• **What you should do**
Could you please return each line of the data that has the word "list"?

• **Entries shown**
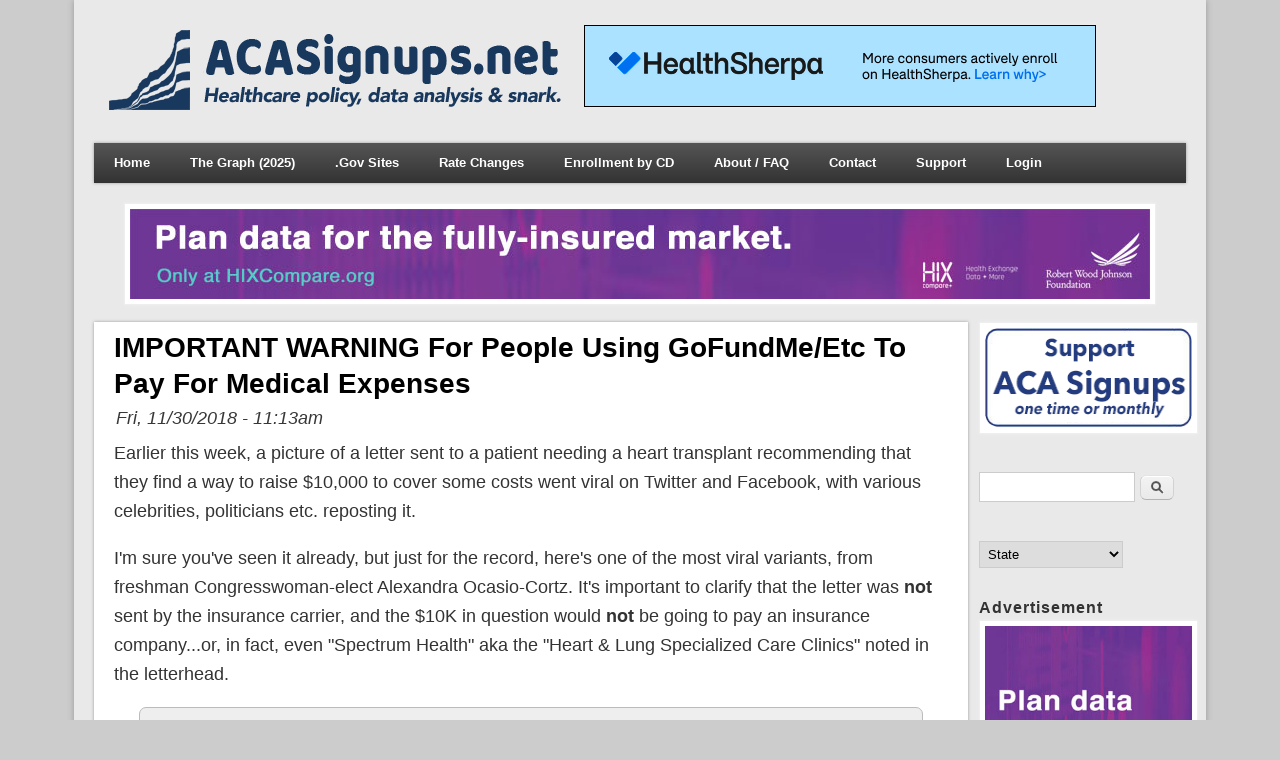

--- FILE ---
content_type: application/javascript; charset=UTF-8
request_url: https://disqus.com/forums/acasignups/recent_comments_widget.js?num_items=3&excerpt_length=50&hide_avatars=1
body_size: 2876
content:


document.write(' \
<style type="text/css" media="screen">\
	 .dsq-widget ul.dsq-widget-list {\
	 padding: 0;\
	 margin: 0;\
	 text-align: left;\
	 }\
	 img.dsq-widget-avatar {\
	 width: 32px;\
	 height: 32px;\
	 border: 0px;\
	 margin: 0px;\
	 padding: 0px 3px 3px 0px;\
	 float: left;\
	 }\
	 a.dsq-widget-user {\
	 font-weight: bold;\
	 }\
	 a.dsq-widget-thread {\
	 font-weight: bold;\
	 }\
	 p.dsq-widget-meta {\
	 clear: both;\
	 font-size: 80%;\
	 padding: 0;\
	 margin: 0;\
	 }\
	 li.dsq-widget-item {\
	 margin: 15px 0;\
	 list-style-type: none;\
	 clear: both;\
	 }\
	 span.dsq-widget-clout {\
	 padding: 0 2px;\
	 background-color: #ff7300;\
	 color: #fff;\
	 }\
	 table.dsq-widget-horiz td {\
	 padding-right: 15px;\
	 }\
	 .dsq-widget-comment p {\
	 display: inline;\
	 }\
	 </style>\
	 <ul class="dsq-widget-list">\
	 <li class="dsq-widget-item">\
	 <a class="dsq-widget-user" href="https://disqus.com/by/disqus_dIDDZFsJf2/">Ray Flores</a>\
	 <span class="dsq-widget-comment"><p>The Petition asks for the Removal of Licensure,...</p></span>\
	 <p class="dsq-widget-meta"><a href="https://acasignups.net/25/12/12/red-alert-rfk-jr-founded-antivax-org-pushing-ban-mrna-covid-shots-articles-impeachment-are">Red Alert: RFK Jr-founded Antivax org pushing to BAN mRNA COVID SHOTS as articles of impeachment are filed</a>&nbsp;&middot;&nbsp;<a href="https://acasignups.net/25/12/12/red-alert-rfk-jr-founded-antivax-org-pushing-ban-mrna-covid-shots-articles-impeachment-are#comment-6814735466">11 hours ago</a></p>\
	 </li>\
	 <li class="dsq-widget-item">\
	 <a class="dsq-widget-user" href="https://disqus.com/by/disqus_k31YHegEsE/">Bob Hertz</a>\
	 <span class="dsq-widget-comment"><p>Thanks as awlays for your perceptive comments....</p></span>\
	 <p class="dsq-widget-meta"><a href="https://acasignups.net/25/11/24/trump-set-reverse-himself-tax-creditsbut-several-poison-pills-included">Trump set to reverse himself on tax credits...but with several poison pills included</a>&nbsp;&middot;&nbsp;<a href="https://acasignups.net/25/11/24/trump-set-reverse-himself-tax-creditsbut-several-poison-pills-included#comment-6802560136">3 weeks ago</a></p>\
	 </li>\
	 <li class="dsq-widget-item">\
	 <a class="dsq-widget-user" href="https://disqus.com/by/disqus_Jyzba3ZIZ3/">Tom Conlon</a>\
	 <span class="dsq-widget-comment"><p>Thank you for all of your hard work.</p></span>\
	 <p class="dsq-widget-meta"><a href="https://acasignups.net/25/11/17/reading-sheep-entrails-what-half-baked-reform-are-republicans-offering-resolve-tax-credit">Reading Sheep Entrails: What half-baked &quot;reform&quot; are Republicans offering to resolve the tax credit crisis?</a>&nbsp;&middot;&nbsp;<a href="https://acasignups.net/25/11/17/reading-sheep-entrails-what-half-baked-reform-are-republicans-offering-resolve-tax-credit#comment-6798188768">1 month ago</a></p>\
	 </li>\
	 </ul>\
');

• **Reply to the exercise**
	 .dsq-widget ul.dsq-widget-list {\
	 list-style-type: none;\
	 <ul class="dsq-widget-list">\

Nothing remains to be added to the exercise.